Imagine a record player's needle picking up the vibration pattern on the groove and an amplifier enhancing the sound of your jam. Some may argue that there is no greater pleasure in life. Since the 1980s, vinyl records have been on the decline, but this past Friday Miami's art community at Sweat Records brought them back -- as canvases.
Sweat Records teamed up with Miami's famed sticker artist, WHUT, and YOmiami to honor the fusion of art and music. Over thirty artists, one record store, and one community; that's what it took to make the "Analog Art Show" happen.
The ambiance outside the store was not one you feel any other day at Sweat Records: teens tagging a street pole, a hobo lurking around cars, a young designer posing beside the store's mural, and dozens of locals gathering around the grilled cheese food truck. Something was definitely happening.
And then you walked through the doors to see a large community supporting the matrimony of visual art and vinyl in a rather small space. WHUT, the artist responsible for this idea, envisioned collaboration between various artists in hopes of producing a show where only vinyl remained as a constant amongst different styles of art.
Though traffic was heavy and consistent, and you sometimes felt like a sardine in a can, guests happily shared the limited space to admire the innovative artwork. "I really didn't expect it to be this packed, but I can't say I'm not happy about it," said Emma Perez. To catch some air, guests paved their way to the back towards the drinks or to the café. The crowd was poppin' both inside and outside.
When a guest accidentally dropped some of the artwork hung on the wall on the floor, a few gasps and gawks were initiated. It could have been the end to the beginning of a great night. But an employee helped put the records back up, let out an "it's alright," and the show went on.
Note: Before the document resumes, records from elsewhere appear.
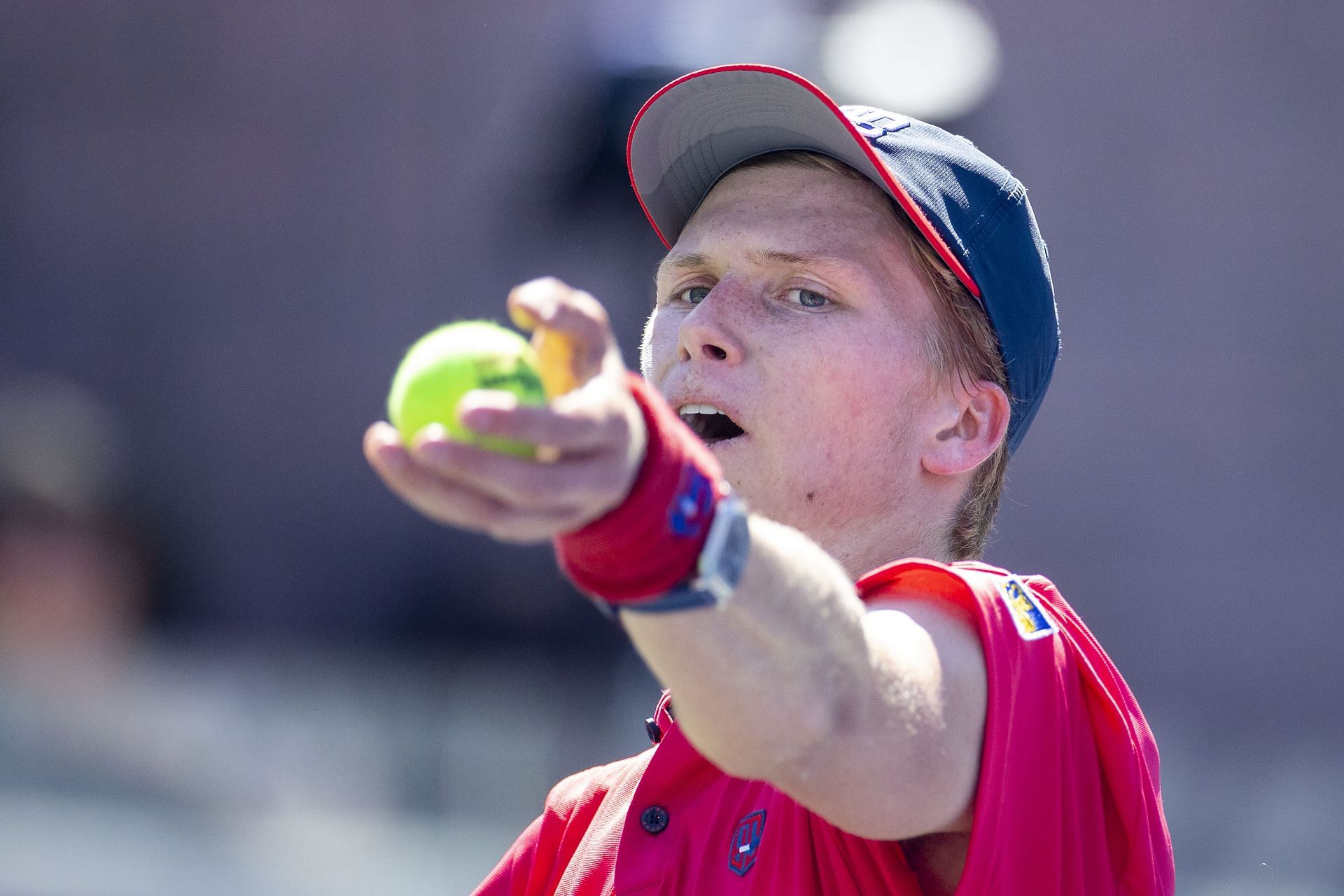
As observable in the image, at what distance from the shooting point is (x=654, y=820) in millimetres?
1855

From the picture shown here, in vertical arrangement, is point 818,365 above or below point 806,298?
below

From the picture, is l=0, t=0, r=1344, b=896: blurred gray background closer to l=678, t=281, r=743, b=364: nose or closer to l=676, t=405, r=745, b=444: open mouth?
l=676, t=405, r=745, b=444: open mouth

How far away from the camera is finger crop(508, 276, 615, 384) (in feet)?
3.77

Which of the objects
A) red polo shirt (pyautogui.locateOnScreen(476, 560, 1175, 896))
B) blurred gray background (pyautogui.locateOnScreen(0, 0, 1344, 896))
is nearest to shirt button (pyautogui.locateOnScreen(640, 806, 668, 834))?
red polo shirt (pyautogui.locateOnScreen(476, 560, 1175, 896))

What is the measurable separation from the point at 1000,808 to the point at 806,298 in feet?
2.80

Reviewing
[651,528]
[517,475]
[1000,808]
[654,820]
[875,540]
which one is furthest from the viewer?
[875,540]

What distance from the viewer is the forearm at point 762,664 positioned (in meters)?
1.23

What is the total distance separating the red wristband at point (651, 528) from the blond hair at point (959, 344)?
0.92 meters

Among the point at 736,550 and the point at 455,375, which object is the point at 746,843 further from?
the point at 455,375

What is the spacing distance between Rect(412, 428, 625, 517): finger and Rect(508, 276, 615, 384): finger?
0.10 meters

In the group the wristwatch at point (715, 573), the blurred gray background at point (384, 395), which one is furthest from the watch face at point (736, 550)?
the blurred gray background at point (384, 395)

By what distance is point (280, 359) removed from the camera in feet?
27.1

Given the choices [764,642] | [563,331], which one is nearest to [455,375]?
[563,331]

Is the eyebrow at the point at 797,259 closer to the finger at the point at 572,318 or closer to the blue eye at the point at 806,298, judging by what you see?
the blue eye at the point at 806,298
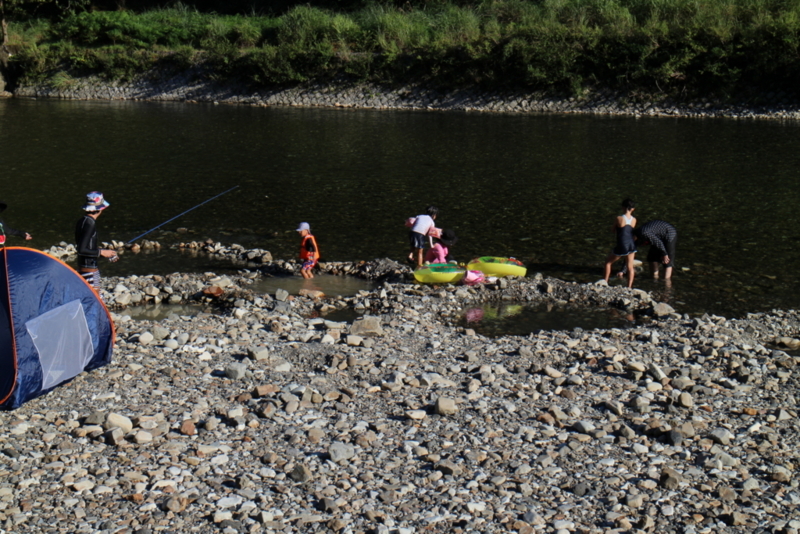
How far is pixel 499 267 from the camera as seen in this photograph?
55.5 ft

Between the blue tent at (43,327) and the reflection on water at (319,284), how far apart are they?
220 inches

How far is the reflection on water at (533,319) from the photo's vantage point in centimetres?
1437

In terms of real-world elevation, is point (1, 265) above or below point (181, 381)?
above

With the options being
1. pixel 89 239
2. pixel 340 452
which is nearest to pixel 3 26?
pixel 89 239

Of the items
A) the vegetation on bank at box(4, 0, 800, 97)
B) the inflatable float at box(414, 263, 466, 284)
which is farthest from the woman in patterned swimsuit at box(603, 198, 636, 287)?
the vegetation on bank at box(4, 0, 800, 97)

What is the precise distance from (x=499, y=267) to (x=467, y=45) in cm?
4170

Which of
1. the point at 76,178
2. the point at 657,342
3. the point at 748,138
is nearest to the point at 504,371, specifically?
the point at 657,342

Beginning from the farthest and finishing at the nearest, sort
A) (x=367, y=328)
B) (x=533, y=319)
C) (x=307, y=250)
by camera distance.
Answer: (x=307, y=250), (x=533, y=319), (x=367, y=328)

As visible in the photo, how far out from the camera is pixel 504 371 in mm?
11148

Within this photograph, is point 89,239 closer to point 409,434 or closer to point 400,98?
point 409,434

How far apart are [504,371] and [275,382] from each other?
3151 millimetres

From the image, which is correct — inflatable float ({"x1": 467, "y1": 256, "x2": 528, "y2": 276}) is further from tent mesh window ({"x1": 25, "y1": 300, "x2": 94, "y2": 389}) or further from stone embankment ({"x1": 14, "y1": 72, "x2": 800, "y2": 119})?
stone embankment ({"x1": 14, "y1": 72, "x2": 800, "y2": 119})

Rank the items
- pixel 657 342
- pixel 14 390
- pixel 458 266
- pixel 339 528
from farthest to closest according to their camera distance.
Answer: pixel 458 266
pixel 657 342
pixel 14 390
pixel 339 528

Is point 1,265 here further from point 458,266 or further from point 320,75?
point 320,75
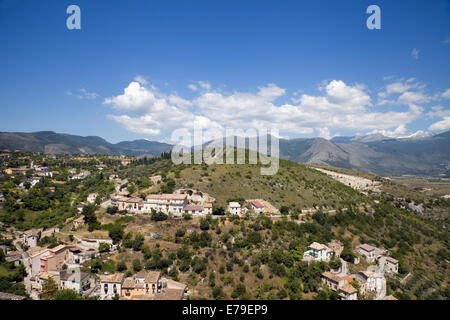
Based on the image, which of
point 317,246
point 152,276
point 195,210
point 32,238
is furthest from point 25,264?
point 317,246

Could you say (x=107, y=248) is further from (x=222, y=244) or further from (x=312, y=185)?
(x=312, y=185)

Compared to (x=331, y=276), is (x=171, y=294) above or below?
above

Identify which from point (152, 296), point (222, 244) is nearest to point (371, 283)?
point (222, 244)

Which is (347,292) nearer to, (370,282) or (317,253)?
(370,282)

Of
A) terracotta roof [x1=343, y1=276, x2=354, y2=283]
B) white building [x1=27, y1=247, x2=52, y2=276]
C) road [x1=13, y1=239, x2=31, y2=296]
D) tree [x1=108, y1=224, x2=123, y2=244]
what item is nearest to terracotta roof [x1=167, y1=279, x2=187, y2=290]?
tree [x1=108, y1=224, x2=123, y2=244]

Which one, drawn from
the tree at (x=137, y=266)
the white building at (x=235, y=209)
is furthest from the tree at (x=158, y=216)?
the white building at (x=235, y=209)

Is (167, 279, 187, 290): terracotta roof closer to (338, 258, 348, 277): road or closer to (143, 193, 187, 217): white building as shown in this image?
(143, 193, 187, 217): white building
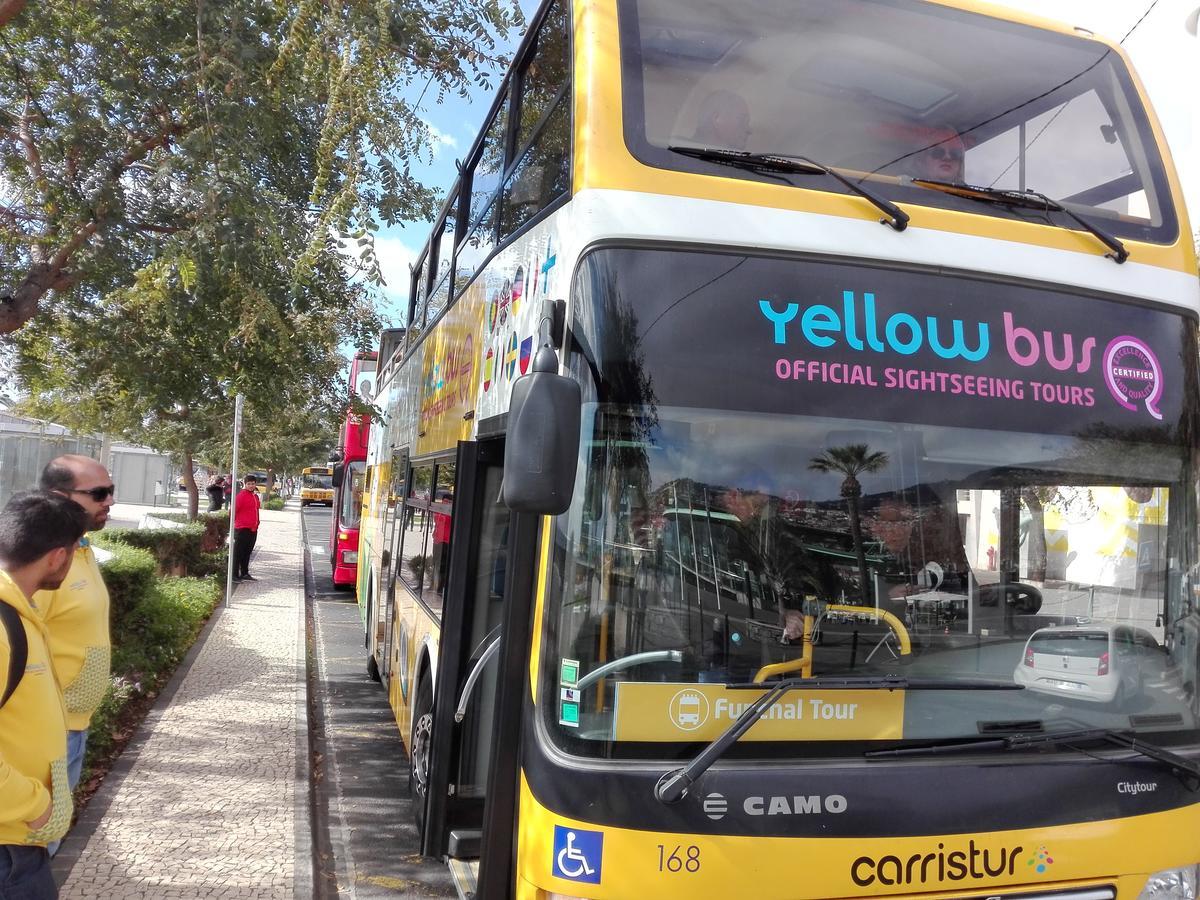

These local artists are the real deal. They didn't care about taking their art to galleries; to them it was more of a grassroots kind of thing with a new concept. "These artists merged two of my worlds together. It beats anything I've seen," said guest Juliana Martinez.
"I wanted to see different styles of art on vinyl records. I wanted artists to bring their own original ideas and concepts to the table," said WHUT. And they did. Artists such as Atomik, Trek6, Keds, Ivan Roque, Kazilla, Natalia Molina, and Ivette Cabrera chipped in with their individual style. Trek6, New Times' 2013 Best Street Artist, converted an actual vinyl disc into a boombox (kudos to him) while photographer Natalia Molina printed a photograph onto a vinyl record. Some painted, others markered, and one artist created a 3D skull and placed it on the vinyl.
"If these records don't get sold, they'll maybe get listened to once more or get thrown away," said WHUT. The local artists managed to bring these records back to life in a way never done before. And the show's guests didn't disagree. "I hope shows like this happen more often. I love seeing ideators in my city reach a new level," said guest Joanna Fuentes.
"We're celebrating both art and music. What's not to love?" said artist Ivan Roque. Aside from breathing new life into the art scene, the artists managed to attract support that had not been seen from Miami in a long time. "What I'm seeing right now is a turn out beyond my expectations. That to me is the best," admitted Trek6.
"Painting on records and such, that I haven't given much thought to, but the fusion of music and art is key," said Trek6. Whether artists appreciate art on vinyl or not, the fusion of visual art and music should not disappear. "My hopes is that this show puts this type of artwork on the map and opens doors for a lot of us," said WHUT.
So maybe art on vinyl won't develop into its own genre, but this past Friday proved that joint effort (from artists and the community) led to a step in an innovative direction.